• [WHAT TO PRODUCE] Omit the pictures and retype only the lines from the one containing "What is the overall" through the end of the listing, both ends included.

[Spatial relationship records]
══════

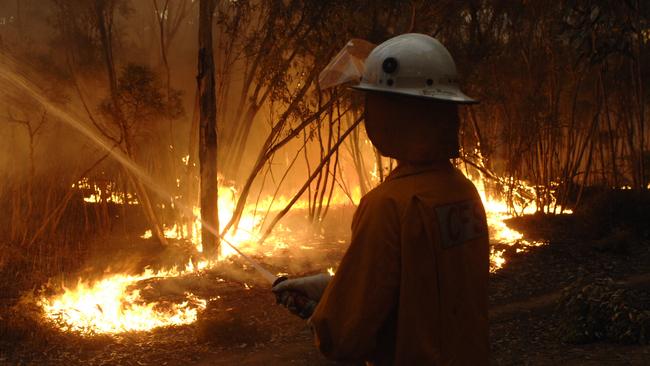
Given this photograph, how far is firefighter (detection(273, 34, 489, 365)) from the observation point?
5.21ft

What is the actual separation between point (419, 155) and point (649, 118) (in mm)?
17867

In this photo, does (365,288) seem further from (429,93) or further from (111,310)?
(111,310)

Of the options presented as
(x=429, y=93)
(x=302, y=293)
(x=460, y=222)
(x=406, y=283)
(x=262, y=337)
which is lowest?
(x=262, y=337)

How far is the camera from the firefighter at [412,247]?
62.5 inches

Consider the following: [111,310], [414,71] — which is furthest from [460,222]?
[111,310]

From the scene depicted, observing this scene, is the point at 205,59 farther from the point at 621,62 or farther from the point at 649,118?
the point at 649,118

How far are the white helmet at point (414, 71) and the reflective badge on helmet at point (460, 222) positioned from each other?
1.02ft

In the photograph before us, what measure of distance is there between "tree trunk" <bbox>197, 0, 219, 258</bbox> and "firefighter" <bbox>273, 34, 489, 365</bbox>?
22.7ft

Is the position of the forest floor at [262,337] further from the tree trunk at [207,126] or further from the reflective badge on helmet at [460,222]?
the reflective badge on helmet at [460,222]

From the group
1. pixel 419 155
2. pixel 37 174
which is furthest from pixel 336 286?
pixel 37 174

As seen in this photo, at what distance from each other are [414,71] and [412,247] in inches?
20.8

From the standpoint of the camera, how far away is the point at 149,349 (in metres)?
5.41

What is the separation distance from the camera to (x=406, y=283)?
1.58 metres

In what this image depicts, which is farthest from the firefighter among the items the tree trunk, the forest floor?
the tree trunk
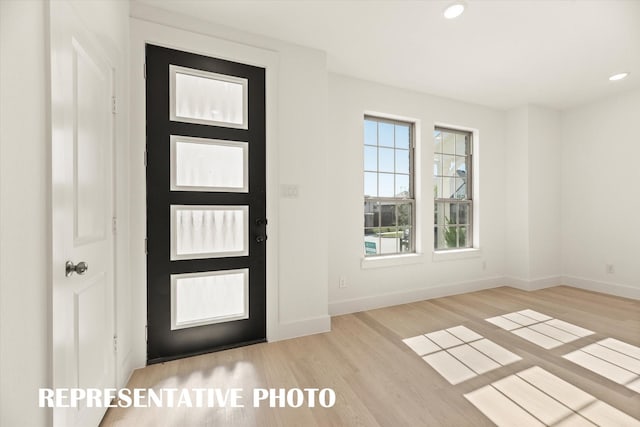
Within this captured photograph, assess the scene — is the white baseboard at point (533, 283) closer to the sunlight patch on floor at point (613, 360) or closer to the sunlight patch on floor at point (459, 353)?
the sunlight patch on floor at point (613, 360)

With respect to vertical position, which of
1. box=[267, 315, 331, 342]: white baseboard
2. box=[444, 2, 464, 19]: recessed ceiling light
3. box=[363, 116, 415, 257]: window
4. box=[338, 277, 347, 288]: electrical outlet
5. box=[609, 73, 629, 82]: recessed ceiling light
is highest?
box=[609, 73, 629, 82]: recessed ceiling light

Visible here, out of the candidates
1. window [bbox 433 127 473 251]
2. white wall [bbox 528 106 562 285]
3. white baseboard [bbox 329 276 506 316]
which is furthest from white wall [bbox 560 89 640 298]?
window [bbox 433 127 473 251]

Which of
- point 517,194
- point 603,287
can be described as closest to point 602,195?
point 517,194

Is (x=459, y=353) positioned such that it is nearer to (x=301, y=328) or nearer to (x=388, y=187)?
(x=301, y=328)

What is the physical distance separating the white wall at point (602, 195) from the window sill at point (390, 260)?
9.09ft

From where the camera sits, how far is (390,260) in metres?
3.53

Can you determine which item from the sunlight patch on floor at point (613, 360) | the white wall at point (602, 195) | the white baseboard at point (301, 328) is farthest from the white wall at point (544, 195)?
the white baseboard at point (301, 328)

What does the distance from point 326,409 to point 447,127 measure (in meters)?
3.99

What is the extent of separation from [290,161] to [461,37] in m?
2.00

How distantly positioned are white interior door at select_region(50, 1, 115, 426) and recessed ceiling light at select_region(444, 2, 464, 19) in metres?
2.48

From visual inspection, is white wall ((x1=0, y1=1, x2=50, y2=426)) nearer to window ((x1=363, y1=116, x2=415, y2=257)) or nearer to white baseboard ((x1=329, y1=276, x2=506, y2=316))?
white baseboard ((x1=329, y1=276, x2=506, y2=316))

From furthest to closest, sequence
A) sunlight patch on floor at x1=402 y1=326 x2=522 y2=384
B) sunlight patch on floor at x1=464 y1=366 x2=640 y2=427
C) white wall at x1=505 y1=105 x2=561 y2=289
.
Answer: white wall at x1=505 y1=105 x2=561 y2=289
sunlight patch on floor at x1=402 y1=326 x2=522 y2=384
sunlight patch on floor at x1=464 y1=366 x2=640 y2=427

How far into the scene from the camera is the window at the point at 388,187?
360 centimetres

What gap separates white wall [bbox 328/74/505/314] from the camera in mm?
3258
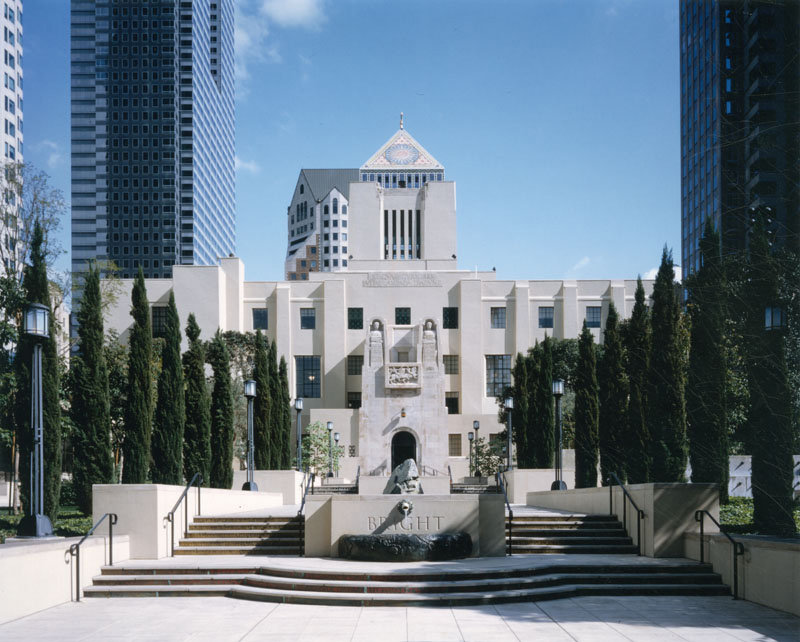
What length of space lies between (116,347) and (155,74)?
91123 mm

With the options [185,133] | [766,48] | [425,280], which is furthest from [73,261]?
[766,48]

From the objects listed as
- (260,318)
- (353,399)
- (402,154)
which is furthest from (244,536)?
(402,154)

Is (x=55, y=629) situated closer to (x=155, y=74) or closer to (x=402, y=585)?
(x=402, y=585)

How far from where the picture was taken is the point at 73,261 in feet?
391

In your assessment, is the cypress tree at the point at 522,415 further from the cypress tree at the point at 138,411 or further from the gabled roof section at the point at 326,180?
the gabled roof section at the point at 326,180

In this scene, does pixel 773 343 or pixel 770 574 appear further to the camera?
pixel 773 343

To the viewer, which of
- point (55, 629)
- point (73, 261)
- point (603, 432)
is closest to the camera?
point (55, 629)

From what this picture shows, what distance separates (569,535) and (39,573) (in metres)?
9.56

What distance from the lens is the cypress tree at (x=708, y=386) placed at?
2208 cm

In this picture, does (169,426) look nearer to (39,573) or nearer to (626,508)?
(39,573)

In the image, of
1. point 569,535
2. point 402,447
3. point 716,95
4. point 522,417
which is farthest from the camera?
point 716,95

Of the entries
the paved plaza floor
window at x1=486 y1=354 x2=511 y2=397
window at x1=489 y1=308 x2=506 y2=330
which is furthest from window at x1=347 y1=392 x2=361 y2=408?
the paved plaza floor

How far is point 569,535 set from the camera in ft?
51.7

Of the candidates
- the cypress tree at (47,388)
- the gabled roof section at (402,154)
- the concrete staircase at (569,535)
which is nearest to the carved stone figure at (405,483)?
the concrete staircase at (569,535)
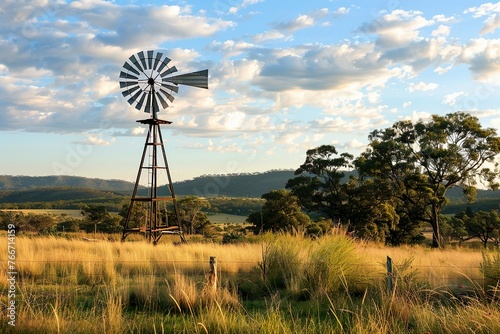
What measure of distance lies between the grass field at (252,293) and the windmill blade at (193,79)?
927 centimetres

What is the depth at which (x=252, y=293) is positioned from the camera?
1010 centimetres

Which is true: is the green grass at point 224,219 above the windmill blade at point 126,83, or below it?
below

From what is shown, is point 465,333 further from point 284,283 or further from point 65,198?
point 65,198

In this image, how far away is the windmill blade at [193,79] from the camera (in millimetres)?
21516

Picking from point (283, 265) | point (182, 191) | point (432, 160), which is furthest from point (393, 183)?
point (182, 191)

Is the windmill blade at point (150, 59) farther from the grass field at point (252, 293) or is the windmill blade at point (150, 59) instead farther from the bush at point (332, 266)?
the bush at point (332, 266)

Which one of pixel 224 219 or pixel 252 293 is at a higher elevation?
pixel 252 293

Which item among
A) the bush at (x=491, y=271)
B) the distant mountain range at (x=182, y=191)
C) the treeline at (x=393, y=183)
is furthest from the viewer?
the distant mountain range at (x=182, y=191)

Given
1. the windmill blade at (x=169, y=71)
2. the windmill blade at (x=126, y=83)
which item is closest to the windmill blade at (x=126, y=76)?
the windmill blade at (x=126, y=83)

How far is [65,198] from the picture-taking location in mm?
123375

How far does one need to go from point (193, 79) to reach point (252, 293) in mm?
13769

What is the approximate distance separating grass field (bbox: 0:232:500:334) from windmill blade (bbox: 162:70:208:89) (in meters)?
9.27

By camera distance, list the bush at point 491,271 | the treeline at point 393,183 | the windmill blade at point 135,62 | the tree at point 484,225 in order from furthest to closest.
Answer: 1. the tree at point 484,225
2. the treeline at point 393,183
3. the windmill blade at point 135,62
4. the bush at point 491,271

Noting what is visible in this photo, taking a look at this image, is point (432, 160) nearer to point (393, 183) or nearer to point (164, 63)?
point (393, 183)
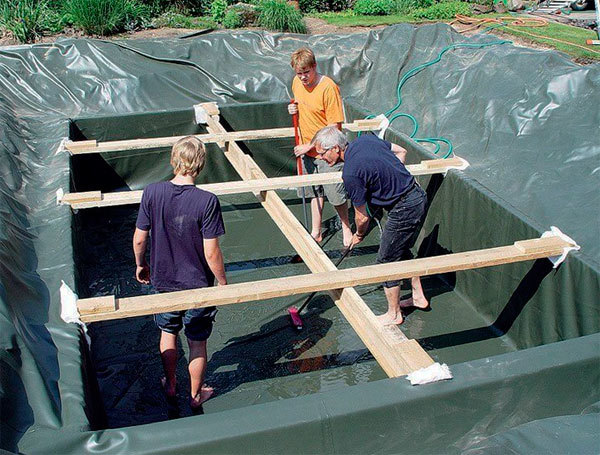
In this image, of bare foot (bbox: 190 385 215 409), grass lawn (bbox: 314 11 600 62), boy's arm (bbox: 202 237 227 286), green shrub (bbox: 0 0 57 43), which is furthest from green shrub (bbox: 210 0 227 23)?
boy's arm (bbox: 202 237 227 286)

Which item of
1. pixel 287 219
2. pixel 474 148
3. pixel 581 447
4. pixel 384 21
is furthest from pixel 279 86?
pixel 384 21

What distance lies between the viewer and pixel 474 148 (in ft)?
18.8

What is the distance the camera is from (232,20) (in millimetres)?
12641

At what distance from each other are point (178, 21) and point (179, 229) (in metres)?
10.4

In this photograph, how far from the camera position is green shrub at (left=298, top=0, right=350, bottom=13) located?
1469 cm

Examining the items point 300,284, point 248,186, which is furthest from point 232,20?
point 300,284

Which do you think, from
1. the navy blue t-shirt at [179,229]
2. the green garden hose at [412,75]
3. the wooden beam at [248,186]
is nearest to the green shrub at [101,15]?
the green garden hose at [412,75]

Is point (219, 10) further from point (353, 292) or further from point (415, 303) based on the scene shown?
point (353, 292)

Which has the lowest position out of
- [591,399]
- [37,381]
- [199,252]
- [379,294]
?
[379,294]

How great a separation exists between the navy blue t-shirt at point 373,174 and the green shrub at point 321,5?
11.4m

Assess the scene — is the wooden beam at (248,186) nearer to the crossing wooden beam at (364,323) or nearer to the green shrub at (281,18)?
the crossing wooden beam at (364,323)

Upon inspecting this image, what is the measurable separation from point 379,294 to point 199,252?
2.10m

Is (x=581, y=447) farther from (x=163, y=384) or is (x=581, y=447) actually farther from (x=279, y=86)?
(x=279, y=86)

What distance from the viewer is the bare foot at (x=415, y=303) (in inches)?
188
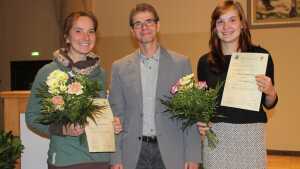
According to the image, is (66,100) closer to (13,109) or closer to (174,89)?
(174,89)

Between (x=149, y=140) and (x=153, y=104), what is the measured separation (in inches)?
9.1

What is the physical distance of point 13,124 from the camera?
10.7ft

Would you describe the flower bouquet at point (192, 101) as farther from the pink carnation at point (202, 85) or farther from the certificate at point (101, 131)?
the certificate at point (101, 131)

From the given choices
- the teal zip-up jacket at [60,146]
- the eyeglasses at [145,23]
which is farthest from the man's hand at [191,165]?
the eyeglasses at [145,23]

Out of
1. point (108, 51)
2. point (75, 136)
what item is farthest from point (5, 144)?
point (108, 51)

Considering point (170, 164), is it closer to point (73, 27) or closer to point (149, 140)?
point (149, 140)

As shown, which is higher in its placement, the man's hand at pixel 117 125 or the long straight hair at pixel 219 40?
the long straight hair at pixel 219 40

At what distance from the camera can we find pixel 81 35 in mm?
2422

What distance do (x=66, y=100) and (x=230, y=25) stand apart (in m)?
1.08

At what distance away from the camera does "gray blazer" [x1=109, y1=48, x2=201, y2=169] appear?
2.55m

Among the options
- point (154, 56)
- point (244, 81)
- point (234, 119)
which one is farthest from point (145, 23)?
point (234, 119)

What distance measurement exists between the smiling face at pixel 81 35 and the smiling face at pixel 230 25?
0.81 meters

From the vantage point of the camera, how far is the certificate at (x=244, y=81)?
238 centimetres

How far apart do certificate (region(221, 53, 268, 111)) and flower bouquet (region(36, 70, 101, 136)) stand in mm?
815
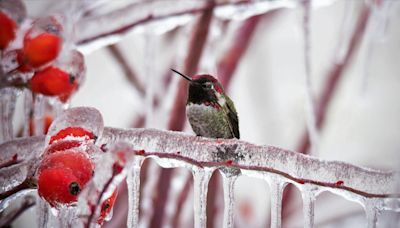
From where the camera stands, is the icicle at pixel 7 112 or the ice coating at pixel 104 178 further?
the icicle at pixel 7 112

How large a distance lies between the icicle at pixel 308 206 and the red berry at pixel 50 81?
21 centimetres

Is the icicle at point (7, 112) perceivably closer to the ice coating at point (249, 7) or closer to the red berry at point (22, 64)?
the red berry at point (22, 64)

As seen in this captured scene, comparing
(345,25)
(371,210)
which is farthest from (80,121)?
(345,25)

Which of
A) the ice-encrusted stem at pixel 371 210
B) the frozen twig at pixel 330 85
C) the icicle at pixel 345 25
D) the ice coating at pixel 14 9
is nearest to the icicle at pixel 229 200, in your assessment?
the ice-encrusted stem at pixel 371 210

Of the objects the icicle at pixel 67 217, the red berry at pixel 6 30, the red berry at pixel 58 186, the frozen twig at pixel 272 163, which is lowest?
the icicle at pixel 67 217

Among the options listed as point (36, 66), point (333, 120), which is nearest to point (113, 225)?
point (36, 66)

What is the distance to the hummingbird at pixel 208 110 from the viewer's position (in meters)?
0.47

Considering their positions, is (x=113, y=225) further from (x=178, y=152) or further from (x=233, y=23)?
(x=178, y=152)

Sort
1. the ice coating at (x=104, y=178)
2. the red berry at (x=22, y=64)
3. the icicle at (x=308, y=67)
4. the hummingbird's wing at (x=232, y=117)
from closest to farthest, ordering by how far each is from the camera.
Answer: the ice coating at (x=104, y=178), the red berry at (x=22, y=64), the hummingbird's wing at (x=232, y=117), the icicle at (x=308, y=67)

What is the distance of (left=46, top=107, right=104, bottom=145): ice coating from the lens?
359mm

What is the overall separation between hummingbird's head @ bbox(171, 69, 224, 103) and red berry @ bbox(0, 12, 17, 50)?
164mm

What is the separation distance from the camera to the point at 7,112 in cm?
42

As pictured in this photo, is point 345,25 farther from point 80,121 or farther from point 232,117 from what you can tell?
point 80,121

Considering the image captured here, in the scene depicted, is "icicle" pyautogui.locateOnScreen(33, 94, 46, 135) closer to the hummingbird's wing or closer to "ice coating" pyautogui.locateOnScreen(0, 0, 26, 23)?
"ice coating" pyautogui.locateOnScreen(0, 0, 26, 23)
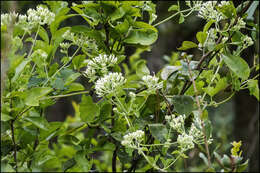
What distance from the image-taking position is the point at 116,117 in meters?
0.74

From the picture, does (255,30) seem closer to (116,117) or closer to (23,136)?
(116,117)

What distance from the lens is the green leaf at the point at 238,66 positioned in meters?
0.63

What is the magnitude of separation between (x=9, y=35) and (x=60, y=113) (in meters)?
2.51

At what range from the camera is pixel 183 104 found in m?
0.64

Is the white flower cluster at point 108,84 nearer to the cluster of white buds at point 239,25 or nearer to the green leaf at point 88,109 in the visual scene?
the green leaf at point 88,109

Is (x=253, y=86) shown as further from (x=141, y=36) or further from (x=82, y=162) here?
(x=82, y=162)

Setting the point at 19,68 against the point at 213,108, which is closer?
the point at 19,68

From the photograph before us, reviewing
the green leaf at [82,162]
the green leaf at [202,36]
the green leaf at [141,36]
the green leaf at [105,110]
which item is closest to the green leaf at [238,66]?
the green leaf at [202,36]

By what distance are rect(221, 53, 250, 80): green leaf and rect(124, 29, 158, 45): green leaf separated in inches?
6.8

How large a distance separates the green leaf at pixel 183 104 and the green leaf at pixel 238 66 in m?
0.11

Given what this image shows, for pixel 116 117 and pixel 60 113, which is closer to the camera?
pixel 116 117

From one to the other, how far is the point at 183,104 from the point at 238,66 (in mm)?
139

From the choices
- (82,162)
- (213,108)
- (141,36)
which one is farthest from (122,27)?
(213,108)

══════

• [RESPONSE TO THIS EXERCISE]
What is the overall separation between hummingbird's head @ bbox(171, 69, 224, 103) and red berry @ bbox(0, 12, 17, 50)?
164mm

What is the separation distance from the camera to the point at 7,112 in cm?
42

As pictured in this photo, is point 345,25 farther from point 80,121 or farther from point 232,117 from what you can tell?
point 80,121

Considering the image captured here, in the scene depicted, is "icicle" pyautogui.locateOnScreen(33, 94, 46, 135) closer to the hummingbird's wing or closer to "ice coating" pyautogui.locateOnScreen(0, 0, 26, 23)?
"ice coating" pyautogui.locateOnScreen(0, 0, 26, 23)
What distance from the image-taking position is the point at 116,117 in meters?
0.74

From the picture, does (255,30) seem closer to (116,117) or closer to (23,136)?
(116,117)

What distance from the lens is the green leaf at the point at 238,66 positioned in meters?
0.63

What is the magnitude of separation between (x=9, y=35) and (x=60, y=113) (in meters)?
2.51

At what range from the camera is pixel 183 104 found in m?
0.64

Is the white flower cluster at point 108,84 nearer to the cluster of white buds at point 239,25 or nearer to the green leaf at point 88,109 in the visual scene?
the green leaf at point 88,109

Is (x=253, y=86) shown as further from (x=141, y=36) or further from (x=82, y=162) here?
(x=82, y=162)

Setting the point at 19,68 against the point at 213,108, which is closer?
the point at 19,68

From the photograph before us, reviewing
the green leaf at [82,162]
the green leaf at [202,36]
the green leaf at [141,36]
the green leaf at [105,110]
which item is closest to the green leaf at [238,66]?
the green leaf at [202,36]

By what distance are rect(221, 53, 250, 80): green leaf and rect(124, 29, 158, 45): green leaf separated in inches?
6.8

How large a distance separates the green leaf at pixel 183 104 and the green leaf at pixel 238 66 in m?
0.11

Given what this image shows, for pixel 116 117 and pixel 60 113, which is closer to the camera?
pixel 116 117

From one to the other, how far is the point at 183,104 from the point at 238,66 (in mm)?
139

From the choices
- (82,162)
- (213,108)
- (141,36)
which one is farthest from (122,27)?
(213,108)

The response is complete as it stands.